第102話 裏表

 場所は変わってダンジョン10階の街、ぽっかりと空いた洞窟。下へと続くこの穴を降りれば草木が生い茂る11階へと繋がる。

 この次なる試練の入り口に立つ者は、未知への好奇心と力への探究心を胸に宿す。それは、今ここに集まった集団も例外ではなかった。

「ありがとう、コトハ。君のおかげで僕は立ち上がることが出来る」

「私がしたことなんて、言峰君のありのままを述べただけで……」

 二人の男女が皆の視線の前で手を取り合っていた。


 男性――言峰明はつい先ほどまで部屋の隅でうずくまっていた。

 ちょうど一年前。元仲間との決闘をきっかけに芽生えていた、仲間をこれ以上不幸にしたくないという己への誓い。それが目の前で木端微塵に砕かれたからだ。

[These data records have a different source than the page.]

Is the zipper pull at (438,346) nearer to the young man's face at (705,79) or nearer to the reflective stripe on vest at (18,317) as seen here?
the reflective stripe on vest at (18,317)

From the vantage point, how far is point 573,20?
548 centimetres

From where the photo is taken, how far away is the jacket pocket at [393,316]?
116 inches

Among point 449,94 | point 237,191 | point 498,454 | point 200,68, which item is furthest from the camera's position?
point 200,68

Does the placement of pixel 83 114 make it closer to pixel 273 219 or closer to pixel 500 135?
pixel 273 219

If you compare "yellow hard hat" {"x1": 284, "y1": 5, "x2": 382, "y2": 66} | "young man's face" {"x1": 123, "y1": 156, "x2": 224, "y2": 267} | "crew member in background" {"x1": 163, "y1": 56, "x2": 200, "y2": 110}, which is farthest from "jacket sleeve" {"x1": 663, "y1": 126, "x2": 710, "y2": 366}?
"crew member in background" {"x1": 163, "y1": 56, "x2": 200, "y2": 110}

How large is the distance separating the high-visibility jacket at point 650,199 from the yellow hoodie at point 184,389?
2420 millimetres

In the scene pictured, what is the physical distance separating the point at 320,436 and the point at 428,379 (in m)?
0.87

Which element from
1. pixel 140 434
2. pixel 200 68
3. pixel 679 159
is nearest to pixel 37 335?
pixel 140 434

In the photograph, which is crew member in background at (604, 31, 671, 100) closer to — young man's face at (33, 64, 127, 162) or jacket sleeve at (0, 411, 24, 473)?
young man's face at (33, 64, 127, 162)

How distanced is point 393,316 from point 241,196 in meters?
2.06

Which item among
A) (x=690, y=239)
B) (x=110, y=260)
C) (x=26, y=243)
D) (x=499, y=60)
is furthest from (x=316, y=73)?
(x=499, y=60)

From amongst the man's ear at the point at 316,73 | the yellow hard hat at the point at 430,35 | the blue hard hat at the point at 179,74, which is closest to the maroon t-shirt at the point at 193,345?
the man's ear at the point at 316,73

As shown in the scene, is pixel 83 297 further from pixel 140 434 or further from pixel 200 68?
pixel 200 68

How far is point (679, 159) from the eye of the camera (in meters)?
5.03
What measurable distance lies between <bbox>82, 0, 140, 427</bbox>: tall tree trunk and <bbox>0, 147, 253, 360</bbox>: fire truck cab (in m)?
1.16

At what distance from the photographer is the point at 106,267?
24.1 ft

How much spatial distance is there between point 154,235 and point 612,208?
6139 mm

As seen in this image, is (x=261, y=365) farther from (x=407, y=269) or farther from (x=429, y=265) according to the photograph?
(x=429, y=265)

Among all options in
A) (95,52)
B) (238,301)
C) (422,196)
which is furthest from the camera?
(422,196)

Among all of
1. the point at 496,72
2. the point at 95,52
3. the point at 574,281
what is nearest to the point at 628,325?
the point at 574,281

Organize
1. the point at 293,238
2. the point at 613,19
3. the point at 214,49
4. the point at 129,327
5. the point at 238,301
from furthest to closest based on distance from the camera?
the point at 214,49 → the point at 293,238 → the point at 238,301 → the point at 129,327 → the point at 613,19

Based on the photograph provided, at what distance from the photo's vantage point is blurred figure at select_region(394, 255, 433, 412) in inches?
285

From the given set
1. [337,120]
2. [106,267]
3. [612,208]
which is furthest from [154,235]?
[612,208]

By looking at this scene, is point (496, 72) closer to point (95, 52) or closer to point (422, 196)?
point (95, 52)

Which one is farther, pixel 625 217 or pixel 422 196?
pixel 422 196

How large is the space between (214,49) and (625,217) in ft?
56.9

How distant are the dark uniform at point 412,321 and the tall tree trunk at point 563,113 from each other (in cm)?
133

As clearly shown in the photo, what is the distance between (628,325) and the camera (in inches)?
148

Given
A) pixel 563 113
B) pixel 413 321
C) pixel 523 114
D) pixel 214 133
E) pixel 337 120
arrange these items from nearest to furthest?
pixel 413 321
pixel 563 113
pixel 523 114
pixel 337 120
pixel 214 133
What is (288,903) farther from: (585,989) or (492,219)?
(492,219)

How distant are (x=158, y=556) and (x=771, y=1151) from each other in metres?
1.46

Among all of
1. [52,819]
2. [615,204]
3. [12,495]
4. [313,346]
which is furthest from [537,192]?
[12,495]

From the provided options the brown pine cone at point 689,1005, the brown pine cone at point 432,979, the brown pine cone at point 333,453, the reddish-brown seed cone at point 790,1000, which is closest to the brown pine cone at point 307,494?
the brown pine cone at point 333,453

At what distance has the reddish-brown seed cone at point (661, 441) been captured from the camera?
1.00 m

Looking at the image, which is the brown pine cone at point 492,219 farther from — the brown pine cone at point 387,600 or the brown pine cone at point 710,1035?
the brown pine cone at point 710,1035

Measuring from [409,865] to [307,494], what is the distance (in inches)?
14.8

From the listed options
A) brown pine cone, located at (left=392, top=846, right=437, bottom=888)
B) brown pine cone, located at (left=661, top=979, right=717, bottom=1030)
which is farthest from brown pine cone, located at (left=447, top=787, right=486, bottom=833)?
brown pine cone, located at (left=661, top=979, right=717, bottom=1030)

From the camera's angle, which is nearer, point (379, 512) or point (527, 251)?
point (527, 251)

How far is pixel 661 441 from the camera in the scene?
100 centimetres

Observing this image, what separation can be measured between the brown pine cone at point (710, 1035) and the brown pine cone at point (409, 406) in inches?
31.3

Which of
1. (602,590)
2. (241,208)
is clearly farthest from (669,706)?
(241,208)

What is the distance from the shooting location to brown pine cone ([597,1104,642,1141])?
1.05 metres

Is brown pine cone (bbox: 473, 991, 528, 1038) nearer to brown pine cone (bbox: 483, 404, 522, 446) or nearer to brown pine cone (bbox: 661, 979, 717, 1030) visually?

 周りよりも優れた力を身に宿し、鍛錬も怠ってはいないという自負もしていた。

 王城近辺の魔物モンスターにも敵と呼べる存在が乏しくなった。ようやくこの世界で強者と呼ばれるような実力に至ったのだと、仲間とともに喜び合ったその矢先。

 その男ビルガメスは現れた。

 その魔物火龍は生まれた。


 周りの強者たちを自分の実力を証明する道具のように、塵芥ちりあくたのごとく吹き飛ばし。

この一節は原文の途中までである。